Texte d'étude:

┌────────

Droit administratif | Absence d’alternatives thérapeutiques | Manquement à l’obligation d’information (Oui) | Pathologie antérieure | Perte de chance (Non) | Préjudice réparable (Non) | Responsabilité hospitalière | Responsabilité médicale | Risque d’échec (Oui)
Cour administrative d’appel de PARIS, 24 janvier 2023, M. E. c/ Centre Hospitalier National d'Ophtalmologie des QUINZE-VINGTS, Req. n° 21PA05700
En cas de manquement à l'obligation d'information, si l'acte de diagnostic ou de soin entraîne pour le patient, y compris s'il a été réalisé conformément aux règles de l'art, un dommage en lien avec la réalisation du risque qui n'a pas été porté à sa connaissance, la faute commise en ne procédant pas à cette information engage la responsabilité de l'établissement de santé à son égard, pour sa perte de chance de se soustraire à ce risque en renonçant à l'opération. Il n'en va autrement que s'il résulte de l'instruction, compte tenu de ce qu'était l'état de santé du patient et son évolution prévisible en l'absence de réalisation de l'acte, des alternatives thérapeutiques qui pouvaient lui être proposées ainsi que de tous autres éléments de nature à révéler le choix qu'il aurait fait, qu'informé de la nature et de l'importance de ce risque, il aurait consenti à l'acte en question.
En l’espèce, le requérant soutient qu'il n'a reçu aucune information préalablement aux interventions subies à l'œil gauche, en particulier quant aux risques d'échec de ces opérations et de cécité en découlant. Le Centre Hospitalier National d'Ophtalmologie des QUINZE-VINGTS n'établit pas qu'une telle information aurait été effectivement délivrée à l'intéressé, alors qu'il résulte de l'expertise que le requérant ne "pouvait espérer une récupération d'environ 4/10ème avec une chance sur trois" et que le risque d'échec et d'évolution défavorable de sa pathologie était ainsi élevé.

└────────

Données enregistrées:

┌────────

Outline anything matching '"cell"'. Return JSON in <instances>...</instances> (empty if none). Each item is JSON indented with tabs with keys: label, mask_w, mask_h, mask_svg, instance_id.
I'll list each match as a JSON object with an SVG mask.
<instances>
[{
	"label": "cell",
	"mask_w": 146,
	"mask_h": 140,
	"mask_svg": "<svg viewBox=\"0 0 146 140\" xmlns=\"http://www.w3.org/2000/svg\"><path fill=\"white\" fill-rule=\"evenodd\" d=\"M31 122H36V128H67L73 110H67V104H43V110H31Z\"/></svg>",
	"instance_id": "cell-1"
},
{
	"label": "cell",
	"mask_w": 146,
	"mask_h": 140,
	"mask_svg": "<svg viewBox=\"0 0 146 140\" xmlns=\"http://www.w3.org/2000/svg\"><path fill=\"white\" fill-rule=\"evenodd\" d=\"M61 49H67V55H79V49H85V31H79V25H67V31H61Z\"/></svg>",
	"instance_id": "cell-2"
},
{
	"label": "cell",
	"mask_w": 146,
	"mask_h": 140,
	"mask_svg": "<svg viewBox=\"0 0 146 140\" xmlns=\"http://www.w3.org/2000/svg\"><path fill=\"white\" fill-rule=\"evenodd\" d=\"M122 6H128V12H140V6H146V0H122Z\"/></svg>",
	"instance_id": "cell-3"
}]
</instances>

└────────

Consigne: Selon l'expertise citée dans le texte d'étude, quelle récupération le requérant pouvait-il espérer ?

Corrigé: Une récupération d'environ 4/10ème, avec une chance sur trois.